Przedszkolanka powiedziała mi, że lubi moje skarpetki do rąk… oczywiście rękawiczki. Ale teraz na zawsze skarpetki ręczne.
— Jenny Watson (@msjennywatson) 30 maja 2018 r.
Poza tym, jak mamy żyć ze sobą, wiedząc, że przez cały ten czas moglibyśmy nazywać nosorożce „bitewnymi jednorożcami”?
5-latek przyjaciela zobaczył nosorożca i nazwał go „Battle Unicorn”. Czy możemy pozwolić 5-latkom ochrzcić nowe gatunki, proszę?
— Zoe Tuinman (@ZoeJTuinman) 30 maja 2018 r.
I chociaż dzieci są często głupie, mogą też być dość filozoficzne ze swoimi imionami. Jak udowodnił pewien tata, gdy podzielił się zaskakująco głębokim imieniem swojej córki na marzenia.
Moja córka określiła kiedyś sny jako „Historie w moich oczach”
— lama-j pisane bakword (@lama_j) 30 maja 2018 r.
Ale oczywiście wszyscy udowodnili, że dziecięca wyobraźnia to wspaniała rzecz, którą wszyscy powinniśmy się cieszyć.
Kiedy moja córka miała 3 lub 4 lata, nazwała komin w lokalnej firmie „fabryką chmury”. Tak, tak to wyglądało!

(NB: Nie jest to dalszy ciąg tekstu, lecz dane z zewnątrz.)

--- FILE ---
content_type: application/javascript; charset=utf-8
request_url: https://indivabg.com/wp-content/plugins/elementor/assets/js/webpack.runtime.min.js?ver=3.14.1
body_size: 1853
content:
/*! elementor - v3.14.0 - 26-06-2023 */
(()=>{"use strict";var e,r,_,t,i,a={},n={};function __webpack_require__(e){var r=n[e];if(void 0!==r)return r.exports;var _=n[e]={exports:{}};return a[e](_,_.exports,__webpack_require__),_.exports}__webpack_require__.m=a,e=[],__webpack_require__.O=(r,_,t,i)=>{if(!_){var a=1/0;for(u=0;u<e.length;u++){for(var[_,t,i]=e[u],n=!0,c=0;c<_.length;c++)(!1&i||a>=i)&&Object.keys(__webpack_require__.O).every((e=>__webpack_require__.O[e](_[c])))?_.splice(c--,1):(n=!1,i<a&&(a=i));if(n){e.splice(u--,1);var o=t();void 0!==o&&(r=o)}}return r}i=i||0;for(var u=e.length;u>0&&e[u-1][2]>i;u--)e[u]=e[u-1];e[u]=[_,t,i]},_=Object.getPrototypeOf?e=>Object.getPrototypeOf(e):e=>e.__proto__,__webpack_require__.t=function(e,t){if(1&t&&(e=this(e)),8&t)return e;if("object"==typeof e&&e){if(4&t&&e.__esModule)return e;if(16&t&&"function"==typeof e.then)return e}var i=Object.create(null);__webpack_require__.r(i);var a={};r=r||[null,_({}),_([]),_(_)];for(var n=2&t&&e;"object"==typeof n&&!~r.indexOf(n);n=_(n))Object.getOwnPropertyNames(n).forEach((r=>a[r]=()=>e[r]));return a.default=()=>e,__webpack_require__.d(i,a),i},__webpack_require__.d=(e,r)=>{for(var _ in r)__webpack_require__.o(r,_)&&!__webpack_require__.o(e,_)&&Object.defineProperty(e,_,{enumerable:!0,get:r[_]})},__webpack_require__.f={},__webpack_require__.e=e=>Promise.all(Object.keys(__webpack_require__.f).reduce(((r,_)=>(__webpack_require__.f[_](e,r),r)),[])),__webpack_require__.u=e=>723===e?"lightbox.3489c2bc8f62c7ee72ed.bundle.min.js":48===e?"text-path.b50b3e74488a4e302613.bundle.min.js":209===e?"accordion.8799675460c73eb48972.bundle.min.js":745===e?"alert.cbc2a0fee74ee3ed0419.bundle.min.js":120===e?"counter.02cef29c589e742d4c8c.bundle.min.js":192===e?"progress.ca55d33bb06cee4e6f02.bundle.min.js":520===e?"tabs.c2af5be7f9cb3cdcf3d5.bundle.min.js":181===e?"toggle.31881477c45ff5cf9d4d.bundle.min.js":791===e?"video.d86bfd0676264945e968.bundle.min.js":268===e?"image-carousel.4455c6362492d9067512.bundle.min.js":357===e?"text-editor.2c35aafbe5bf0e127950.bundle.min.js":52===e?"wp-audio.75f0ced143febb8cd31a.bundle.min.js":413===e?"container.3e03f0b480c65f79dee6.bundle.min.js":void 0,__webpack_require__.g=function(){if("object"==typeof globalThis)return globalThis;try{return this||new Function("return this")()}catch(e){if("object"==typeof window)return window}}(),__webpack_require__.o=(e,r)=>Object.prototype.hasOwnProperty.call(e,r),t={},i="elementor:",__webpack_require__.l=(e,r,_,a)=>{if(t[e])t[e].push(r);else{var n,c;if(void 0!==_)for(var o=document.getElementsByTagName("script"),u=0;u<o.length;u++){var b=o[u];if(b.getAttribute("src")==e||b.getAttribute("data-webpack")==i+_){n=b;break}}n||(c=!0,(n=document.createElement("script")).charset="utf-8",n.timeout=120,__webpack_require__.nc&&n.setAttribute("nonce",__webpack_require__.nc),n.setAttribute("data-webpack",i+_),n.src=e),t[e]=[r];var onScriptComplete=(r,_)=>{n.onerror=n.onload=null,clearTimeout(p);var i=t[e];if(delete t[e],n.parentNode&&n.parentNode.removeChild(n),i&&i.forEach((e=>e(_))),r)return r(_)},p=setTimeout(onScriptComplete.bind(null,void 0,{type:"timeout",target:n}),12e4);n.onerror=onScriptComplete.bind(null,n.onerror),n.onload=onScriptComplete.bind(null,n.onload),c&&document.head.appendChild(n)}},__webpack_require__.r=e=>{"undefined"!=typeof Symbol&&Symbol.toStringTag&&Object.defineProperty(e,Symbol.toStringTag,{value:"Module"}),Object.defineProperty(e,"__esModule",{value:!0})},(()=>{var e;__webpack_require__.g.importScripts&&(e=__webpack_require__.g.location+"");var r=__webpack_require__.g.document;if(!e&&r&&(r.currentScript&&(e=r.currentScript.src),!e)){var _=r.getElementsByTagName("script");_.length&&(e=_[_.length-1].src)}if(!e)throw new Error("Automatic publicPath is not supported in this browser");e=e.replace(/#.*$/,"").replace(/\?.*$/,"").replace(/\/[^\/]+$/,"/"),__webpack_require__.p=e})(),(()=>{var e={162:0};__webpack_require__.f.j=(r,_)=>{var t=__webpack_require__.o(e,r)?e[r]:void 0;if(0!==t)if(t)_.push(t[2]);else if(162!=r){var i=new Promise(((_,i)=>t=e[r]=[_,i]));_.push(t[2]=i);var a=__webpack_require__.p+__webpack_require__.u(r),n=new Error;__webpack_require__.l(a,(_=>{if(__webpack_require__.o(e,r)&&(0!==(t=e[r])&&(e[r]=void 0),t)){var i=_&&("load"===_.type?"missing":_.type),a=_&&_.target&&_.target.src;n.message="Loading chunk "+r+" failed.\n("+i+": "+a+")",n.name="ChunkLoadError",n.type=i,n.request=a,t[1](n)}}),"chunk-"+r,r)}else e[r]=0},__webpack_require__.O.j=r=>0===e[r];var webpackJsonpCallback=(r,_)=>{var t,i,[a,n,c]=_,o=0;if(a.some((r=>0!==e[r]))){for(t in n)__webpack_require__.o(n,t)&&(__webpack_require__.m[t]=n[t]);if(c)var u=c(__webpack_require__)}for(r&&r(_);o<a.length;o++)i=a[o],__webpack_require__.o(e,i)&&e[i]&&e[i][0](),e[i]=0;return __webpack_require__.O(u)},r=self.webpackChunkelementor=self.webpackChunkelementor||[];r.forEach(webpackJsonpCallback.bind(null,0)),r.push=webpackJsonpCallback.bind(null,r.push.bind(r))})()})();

— Kristin Locke (@kree104) 30 maja 2018 r.
Może więc w przyszłości powinniśmy częściej pozwalać dzieciom nazywać rzeczy. Życie może być trochę bardziej absurdalne, ale gwarantuje też o wiele więcej zabawy. Jeśli nadal jesteś sceptyczny, być może poparcie ze strony Merriam Webster Dictionary zmieni twoje zdanie.